Few voices to save Mai Banno's musical heritage
The rich musical heritage of Mai Banno, considered the goddess of music, may be lost due to neglect, if the Punjab government does not take steps soon.punjab Updated: Aug 24, 2012 21:01 IST
The rich musical heritage of Mai Banno, considered the goddess of music, may be lost due to neglect, if the Punjab government does not take steps soon.
According to legend, Mai Banno was as skilled a singer as Tansen, the great musician in the court of the Mughal emperor Akbar. It is believed that she could cause rains by singing Raga Megh Malhaar, and light lamps by singing Deepak Raga.
"Mai Banno was one of the greatest musicians," Gurnam Singh, chairperson of Gurmat Sangeet department of Punjabi University here, said. "But the way her musical history has been neglected is of serious concern. How long would we continue to neglect our cultural heritage?"
Except a temple along the Zirakpur-Bathinda highway in memory of Mai Banno, no other effort has been made by the government or the local administration to promote her musical history. The temple too, is in a poor condition although it is visited every day by a large number of music lovers and singers.

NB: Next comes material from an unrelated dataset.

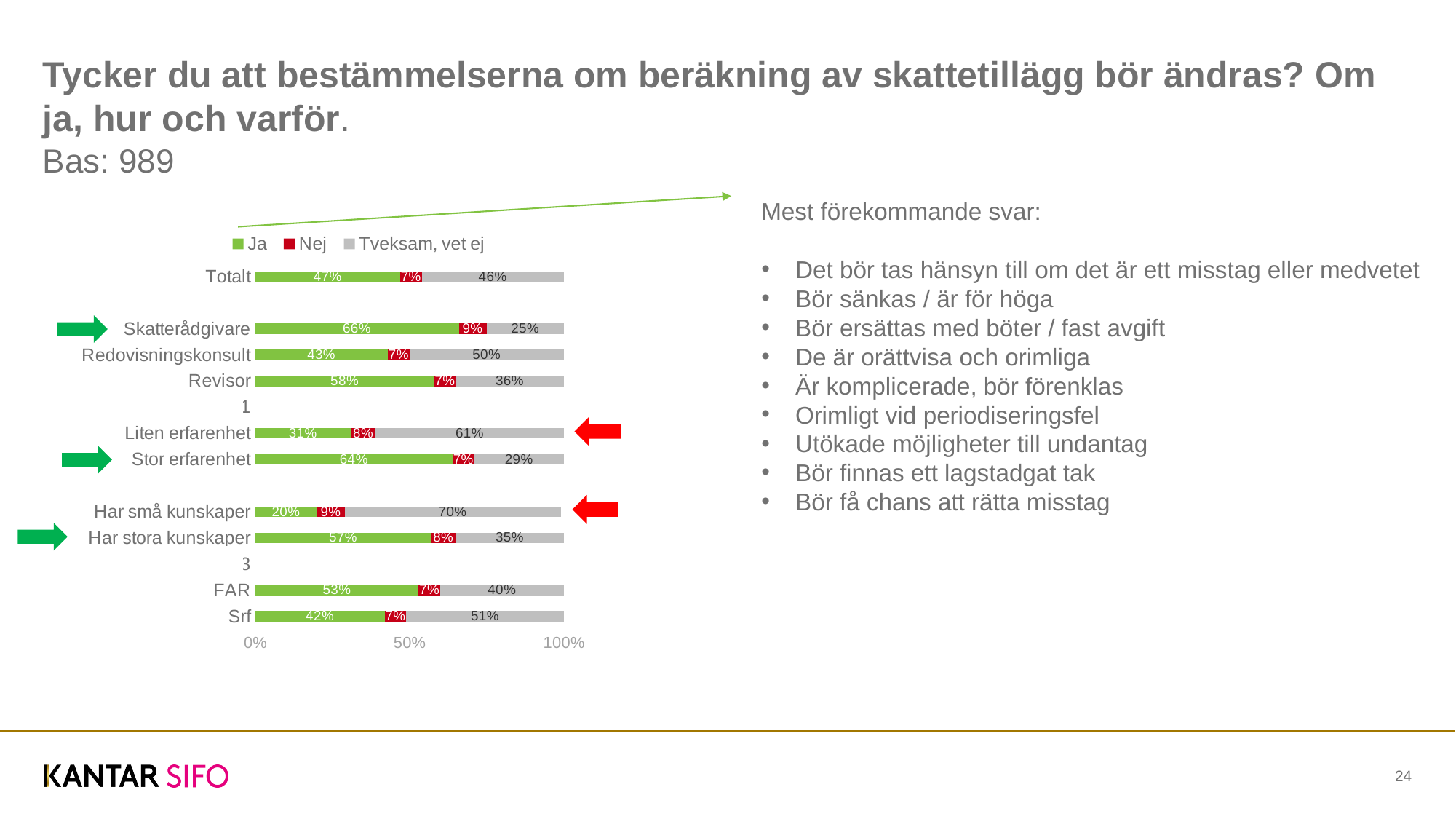
What percentage of the Totalt group answered Nej? 7% What kind of chart is shown on the slide? Stacked bar chart What percentage of Skatterådgivare answered Ja? 66% Which category has the highest Ja share? Skatterådgivare Which series is shown in green in the legend? Ja What is the total of the stacked bar for FAR? 100% Which has a larger Tveksam, vet ej share, Redovisningskonsult or Revisor? Redovisningskonsult What is the Tveksam, vet ej share for Har små kunskaper? 70% What is the Ja value for Srf? 42% What is the difference between the Ja share for Stor erfarenhet and the Ja share for Liten erfarenhet? 33 percentage points Which category has the lowest Ja share? Har små kunskaper How many series does the legend list? 3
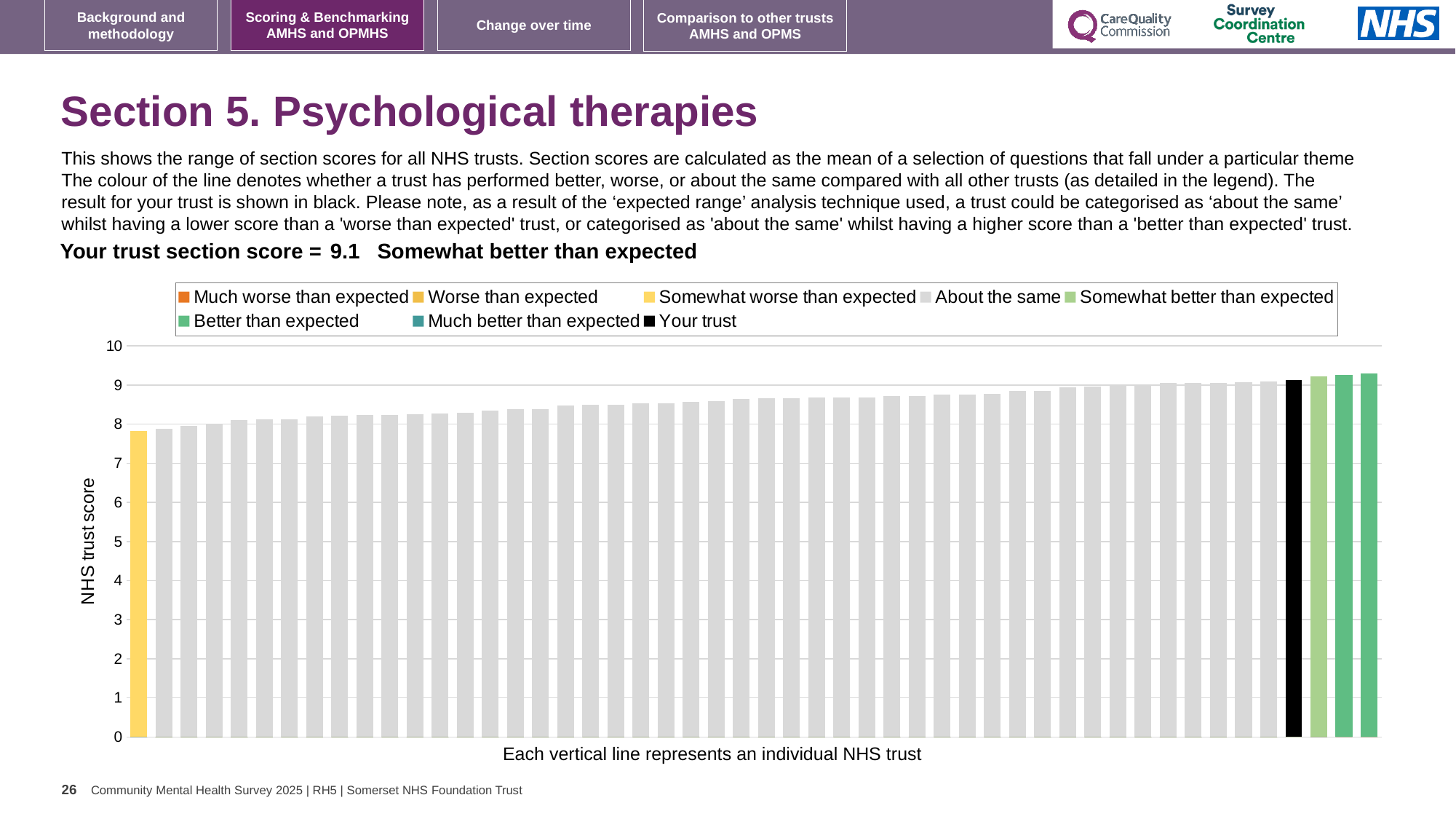
Which bar is higher: the black 'Your trust' bar or the leftmost yellow bar? the black 'Your trust' bar What colour is used for the 'Your trust' bar in the legend? black Is the value of the leftmost (yellow) bar greater or less than 8? less How many entries does the chart legend list? 8 What is the title of the y axis? NHS trust score What kind of chart is shown on the slide? bar chart Is the value of the rightmost bar greater or less than 9? greater Is the value of the leftmost bar greater or less than 5? greater What is the section score for your trust shown on the slide? 9.1 How is your trust's score categorised compared with other trusts? Somewhat better than expected What is the highest value shown on the y axis? 10 Do the bar values rise or fall from left to right along the x axis? rise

"Although every music lover knows about Mai Banno, only a few know the history," said Gurnam.
The chairperson has urged the chief minister Parkash Singh Badal and the state tourism and cultural affairs minister Swaran Singh Phillaur to push for a project to promote the history of Mai Banno.
The history available with the Gurmat Sangeet department talks about an incident in which Tansen after singing Deepak Raga in Akbar's court felt thirsty. His thirst was quenched by Mai Banno: she was sitting by the well in Banur and offered water to Tansen. She then sang Raga Megh Malhaar and brought rain.
Tansen had later narrated the incident to Akbar, who then visited Mai Banno, and named the town, Banur, after her.